Currently I have a Switch speed system; I am guessing it is the newer version because the module I received in the mail does not look like the one pictured on their website. It looks nearly the same as the E-level module minus the fact that one says "switchspeed" and the other says "E-level".

Now my question is the empty connection port on my module can I just plug the level sensors in and have it work as a E-level system or do I need the module that actually says E-level on it?

Picture of what I have compared to their website.
Sorry for the poor quality I cropped it from a larger image.

















Thank you in advance. :thumbup:


----------



## downlowcustomz (Oct 9, 2009)

you have to send your switch pad that says switch speed on it and your brain that says switchspeed on it back to accuair and they will reprogram both, switch the covers to elevel covers, and ship you everything including the levelers and the rest of the wires you will need.....


----------



## inertpyro (Oct 4, 2007)

downlowcustomz said:


> you have to send your switch pad that says switch speed on it and your brain that says switchspeed on it back to accuair and they will reprogram both, switch the covers to elevel covers, and ship you everything including the levelers and the rest of the wires you will need.....

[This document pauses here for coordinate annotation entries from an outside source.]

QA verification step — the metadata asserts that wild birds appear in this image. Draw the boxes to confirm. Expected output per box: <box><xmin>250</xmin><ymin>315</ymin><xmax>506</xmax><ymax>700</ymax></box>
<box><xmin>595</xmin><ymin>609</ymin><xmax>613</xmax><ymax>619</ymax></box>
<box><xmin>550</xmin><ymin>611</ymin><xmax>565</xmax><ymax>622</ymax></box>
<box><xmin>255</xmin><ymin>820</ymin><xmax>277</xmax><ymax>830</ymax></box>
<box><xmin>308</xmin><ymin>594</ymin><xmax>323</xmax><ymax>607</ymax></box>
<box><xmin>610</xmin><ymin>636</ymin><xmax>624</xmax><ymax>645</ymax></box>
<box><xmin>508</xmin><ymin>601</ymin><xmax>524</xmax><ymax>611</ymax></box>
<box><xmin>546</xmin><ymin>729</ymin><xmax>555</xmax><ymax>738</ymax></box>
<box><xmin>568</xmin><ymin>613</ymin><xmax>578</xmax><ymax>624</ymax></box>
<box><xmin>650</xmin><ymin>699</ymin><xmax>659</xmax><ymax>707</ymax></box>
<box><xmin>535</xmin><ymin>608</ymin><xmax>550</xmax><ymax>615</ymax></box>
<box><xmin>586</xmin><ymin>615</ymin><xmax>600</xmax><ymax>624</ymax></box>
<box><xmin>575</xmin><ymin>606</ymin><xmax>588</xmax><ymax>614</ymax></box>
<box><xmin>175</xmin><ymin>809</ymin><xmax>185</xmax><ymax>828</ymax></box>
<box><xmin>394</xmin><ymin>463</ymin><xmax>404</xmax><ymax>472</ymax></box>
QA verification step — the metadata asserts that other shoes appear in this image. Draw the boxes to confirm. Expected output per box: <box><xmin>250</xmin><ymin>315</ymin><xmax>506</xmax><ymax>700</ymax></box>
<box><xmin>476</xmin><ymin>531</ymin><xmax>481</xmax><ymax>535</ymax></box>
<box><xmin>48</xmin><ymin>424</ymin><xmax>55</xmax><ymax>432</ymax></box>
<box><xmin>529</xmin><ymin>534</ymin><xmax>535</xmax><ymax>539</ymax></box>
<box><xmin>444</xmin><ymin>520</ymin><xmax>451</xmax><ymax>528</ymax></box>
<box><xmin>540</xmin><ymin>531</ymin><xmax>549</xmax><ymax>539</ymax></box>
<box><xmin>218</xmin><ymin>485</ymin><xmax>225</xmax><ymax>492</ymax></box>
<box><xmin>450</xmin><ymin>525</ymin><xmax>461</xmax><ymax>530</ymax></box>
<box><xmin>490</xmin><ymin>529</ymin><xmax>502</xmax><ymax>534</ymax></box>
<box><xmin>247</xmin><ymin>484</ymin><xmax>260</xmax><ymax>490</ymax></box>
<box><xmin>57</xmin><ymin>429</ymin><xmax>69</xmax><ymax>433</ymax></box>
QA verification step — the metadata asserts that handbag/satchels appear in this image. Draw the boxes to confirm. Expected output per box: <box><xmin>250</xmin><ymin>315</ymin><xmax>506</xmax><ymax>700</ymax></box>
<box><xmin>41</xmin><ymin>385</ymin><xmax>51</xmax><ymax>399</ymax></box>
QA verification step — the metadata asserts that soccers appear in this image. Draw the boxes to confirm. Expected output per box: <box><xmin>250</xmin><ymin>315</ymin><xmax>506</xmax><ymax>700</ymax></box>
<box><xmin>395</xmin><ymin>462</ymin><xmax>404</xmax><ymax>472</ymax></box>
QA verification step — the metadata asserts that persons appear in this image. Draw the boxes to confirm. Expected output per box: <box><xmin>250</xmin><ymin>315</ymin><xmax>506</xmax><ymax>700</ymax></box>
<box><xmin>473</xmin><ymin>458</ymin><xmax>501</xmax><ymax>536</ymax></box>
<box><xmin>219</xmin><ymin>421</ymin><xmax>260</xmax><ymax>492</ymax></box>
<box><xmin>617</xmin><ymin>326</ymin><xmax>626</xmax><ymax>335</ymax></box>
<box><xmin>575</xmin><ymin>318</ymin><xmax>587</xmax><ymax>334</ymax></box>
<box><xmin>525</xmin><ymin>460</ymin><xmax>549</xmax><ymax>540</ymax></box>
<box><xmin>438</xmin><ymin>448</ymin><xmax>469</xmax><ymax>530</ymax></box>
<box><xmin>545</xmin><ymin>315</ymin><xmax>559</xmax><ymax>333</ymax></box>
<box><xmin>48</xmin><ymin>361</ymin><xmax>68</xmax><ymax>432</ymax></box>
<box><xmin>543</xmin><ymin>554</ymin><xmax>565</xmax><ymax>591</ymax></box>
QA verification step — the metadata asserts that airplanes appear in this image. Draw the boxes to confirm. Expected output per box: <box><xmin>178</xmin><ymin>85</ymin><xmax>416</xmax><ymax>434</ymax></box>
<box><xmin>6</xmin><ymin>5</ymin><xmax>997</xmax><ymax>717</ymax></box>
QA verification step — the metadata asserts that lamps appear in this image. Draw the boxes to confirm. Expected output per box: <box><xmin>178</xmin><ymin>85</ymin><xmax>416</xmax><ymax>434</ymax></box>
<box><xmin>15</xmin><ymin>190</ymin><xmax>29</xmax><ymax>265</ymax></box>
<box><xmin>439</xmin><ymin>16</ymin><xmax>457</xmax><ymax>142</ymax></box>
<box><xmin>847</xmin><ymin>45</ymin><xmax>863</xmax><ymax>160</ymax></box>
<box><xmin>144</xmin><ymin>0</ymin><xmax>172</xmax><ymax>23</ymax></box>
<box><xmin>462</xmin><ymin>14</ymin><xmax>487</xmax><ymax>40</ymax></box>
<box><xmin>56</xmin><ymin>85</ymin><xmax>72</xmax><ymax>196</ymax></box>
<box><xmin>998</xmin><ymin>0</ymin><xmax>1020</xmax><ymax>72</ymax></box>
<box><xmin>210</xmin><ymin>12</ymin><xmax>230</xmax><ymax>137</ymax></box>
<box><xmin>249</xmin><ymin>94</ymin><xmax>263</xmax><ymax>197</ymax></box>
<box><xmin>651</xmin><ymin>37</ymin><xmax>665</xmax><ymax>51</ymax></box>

Really so the only difference it the programing? You think they would just make it plug and play or at least be able to change it using the remote like you adjust the other features. They probably don't want you just buying the switch speed brain and wiring up sensors that are't theirs. They are just potentiometers after all, you could grab them for a few bucks out of a junk yard. :banghead:

I should have just bought the E-level kit to start, now I'm thinking I'm not going to upgrade with all the hassle of sending stuff in to change a few bits and put new stickers on it. :sly:


----------



## downlowcustomz (Oct 9, 2009)

they turn it around the same day they get it usually..... its not a bad experience at all, they guys at accuair are super easy to deal with......


----------



## inertpyro (Oct 4, 2007)

downlowcustomz said:


> they turn it around the same day they get it usually..... its not a bad experience at all, they guys at accuair are super easy to deal with......


I guess thats what I'll have to do then. Thank you for the information. :thumbup:


----------



## buck_russell (Dec 30, 2010)

last i spoke to derek over at AA, he said they were offering you a complete kit where you will receive a new controller, ecu, sensors, etc. they also offer a less expensive kit where you will get a new ecu, face plate, sensors, etc. if i recall correctly, it was about 7-800 bucks to do the change out.


----------